• _Provided information_
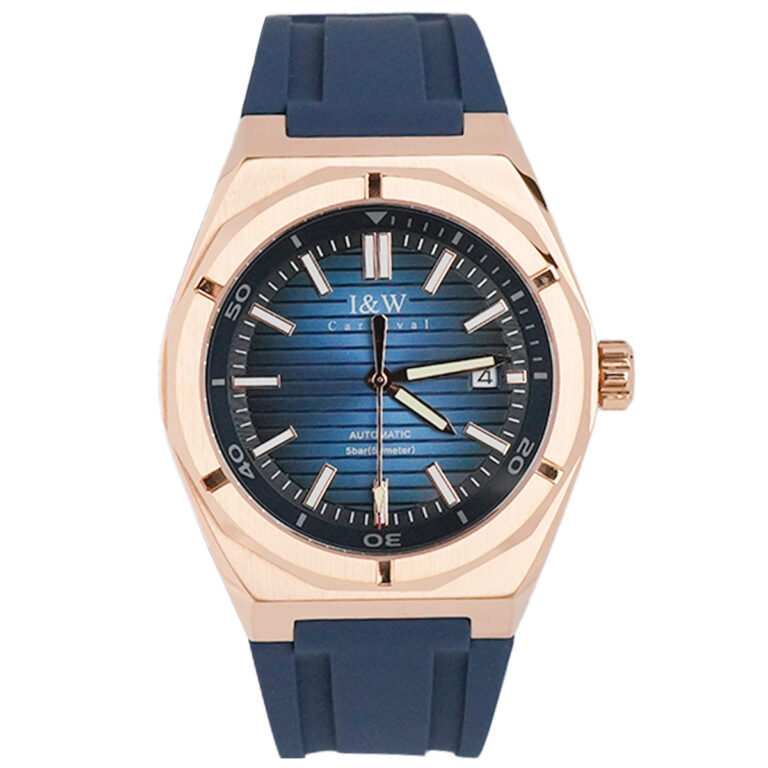 I&W Carnival 42mm Nam 711G17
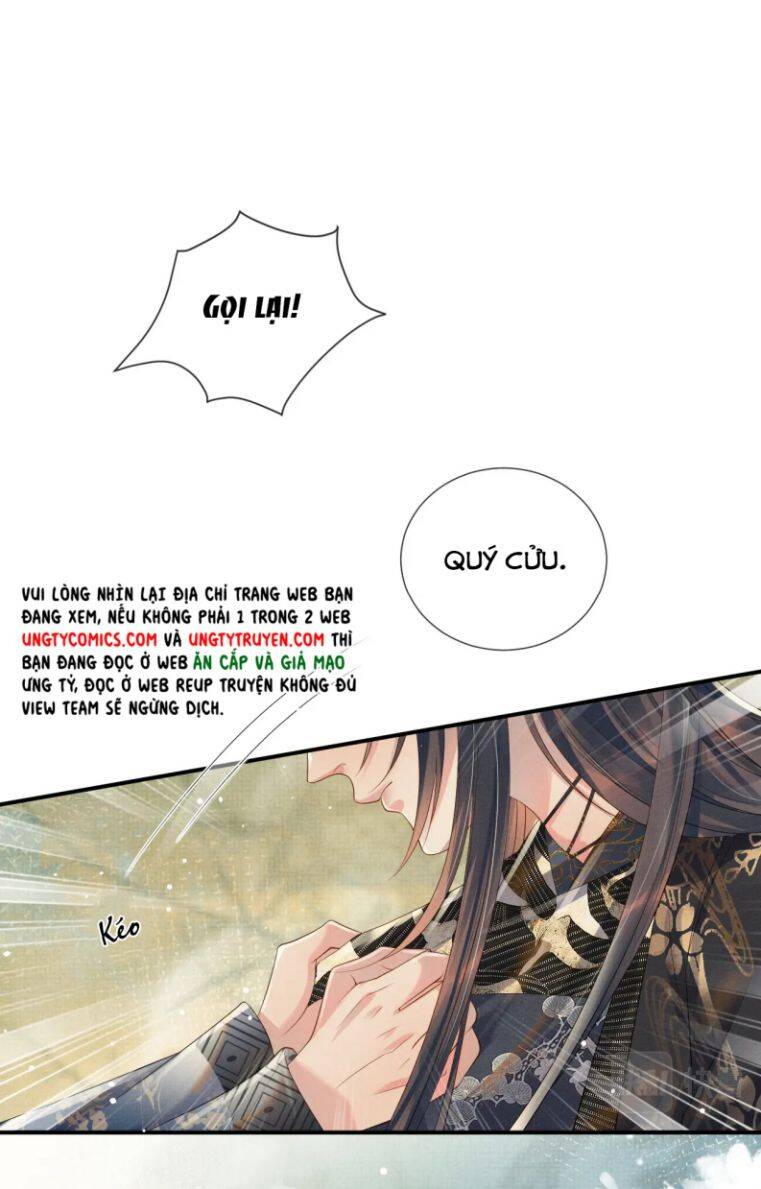 Ngộ Xà Chapter 57 - Trang 10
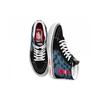 Sk8 Krooked x Sk8 Skate Vans-Hi 'Natas For Ray Barbee' VN0A5FCCAPG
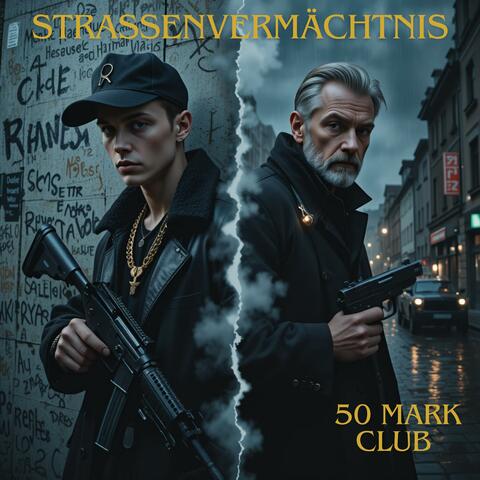 Strassenvermächtnis album art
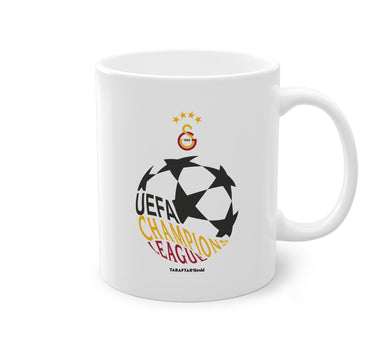 GS UEFA CHAMPIONS LEAGUE - TASSE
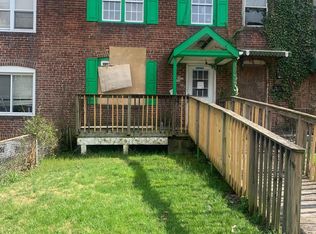 4109 Audrey Ave, Baltimore, MD 21225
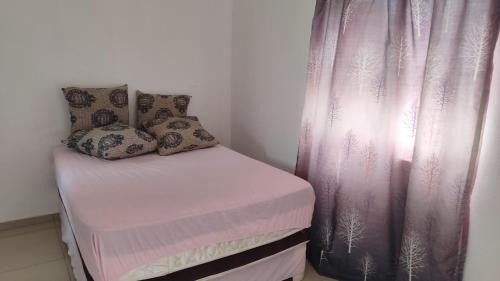 Greater Johannesburg Metropolitan Area House | Discovery Guest House
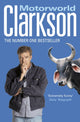 Book cover of: Motorworld. By: Jeremy Clarkson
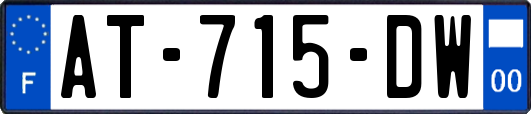 AT-715-DW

• _Activity_
Render the entries above as a numbered list, omitting any blank lines. Leave the pictures out and give only the text of each entry.

• _Solution to the problem_
1.  I&W Carnival 42mm Nam 711G17
2.  Ngộ Xà Chapter 57 - Trang 10
3.  Sk8 Krooked x Sk8 Skate Vans-Hi 'Natas For Ray Barbee' VN0A5FCCAPG
4.  Strassenvermächtnis album art
5.  GS UEFA CHAMPIONS LEAGUE - TASSE
6.  4109 Audrey Ave, Baltimore, MD 21225
7.  Greater Johannesburg Metropolitan Area House | Discovery Guest House
8.  Book cover of: Motorworld. By: Jeremy Clarkson
9.  AT-715-DW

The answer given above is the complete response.